Supplied text
Wednesday, May 13, 2026

Bedside

A movie that for some reason I thought I had already written a post on that doesn't seem to be showing up either in a search of the blog, or a file serach on either of my systems, is Bedside, which seems a bit of a surprise to me since I only saw the movie a few months back and would have written up the post then. So now I'm making certain I've written up that post and scheduled it on the blog.

Warren William stars as Bob Brown. He's a man who'd like to be a doctor and by all accounts he has a promising knowledge of medicine. But somewhere along the way he ran out of money to finish medical school without which he can't get that license. So instead of practicing medicine as a doctor, he's working as an X-ray technician in a clinic along with his girlfriend, the nurse Caroline Grant (Jean Muir). Caroline, for her part, is responsible and has saved up some money, and is willing to help Bob complete his medical school education. Presumably they'd get married afterwards and be able to live a secure life.

But Bob isn't the most responsible person, and the same issues that caused him to drop out of medical school the first time screw up this second attempt to finish medical school. Bob likes to drink and, worse, gamble, with the result that he gambles away the money he should be using on medical school. How's he going to tell his girlfriend that he's been stupid and lost all of the money that was supposed to go to something important?

Well, something happens that's a great stroke of luck for Bob. Working at another of those clinics late one evening, Bob is approached by a shifty-looking Smith (David Landau), who is asking Bob to supply himn with morphine and who clearly seems to know more than he's letting on. Bob concludes that Smith must have been a doctor in a previous life who screwed up by getting into his own supply of morphine (in the 1930s, it wasn't uncommon for doctors to fill prescriptions themselves and have the medicines on hand), and is now an addict who needs to keep finding a source of morphine. Smith still has his medical school diploma, so Bob blackmails him in a way: sell me your diploma or you don't get the morphine. This will allow Bob to hang a diploma on the wall, although he still technically isn't licensed, not having passed the licensing exam.

Given material

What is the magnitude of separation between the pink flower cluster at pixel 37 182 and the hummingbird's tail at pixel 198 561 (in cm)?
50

Task directions
Reproduce word for word the part of the Bedside review that begins at "Warren William stars" and stops after "a secure life.". None of the material is needed here.

Task response
Warren William stars as Bob Brown. He's a man who'd like to be a doctor and by all accounts he has a promising knowledge of medicine. But somewhere along the way he ran out of money to finish medical school without which he can't get that license. So instead of practicing medicine as a doctor, he's working as an X-ray technician in a clinic along with his girlfriend, the nurse Caroline Grant (Jean Muir). Caroline, for her part, is responsible and has saved up some money, and is willing to help Bob complete his medical school education. Presumably they'd get married afterwards and be able to live a secure life.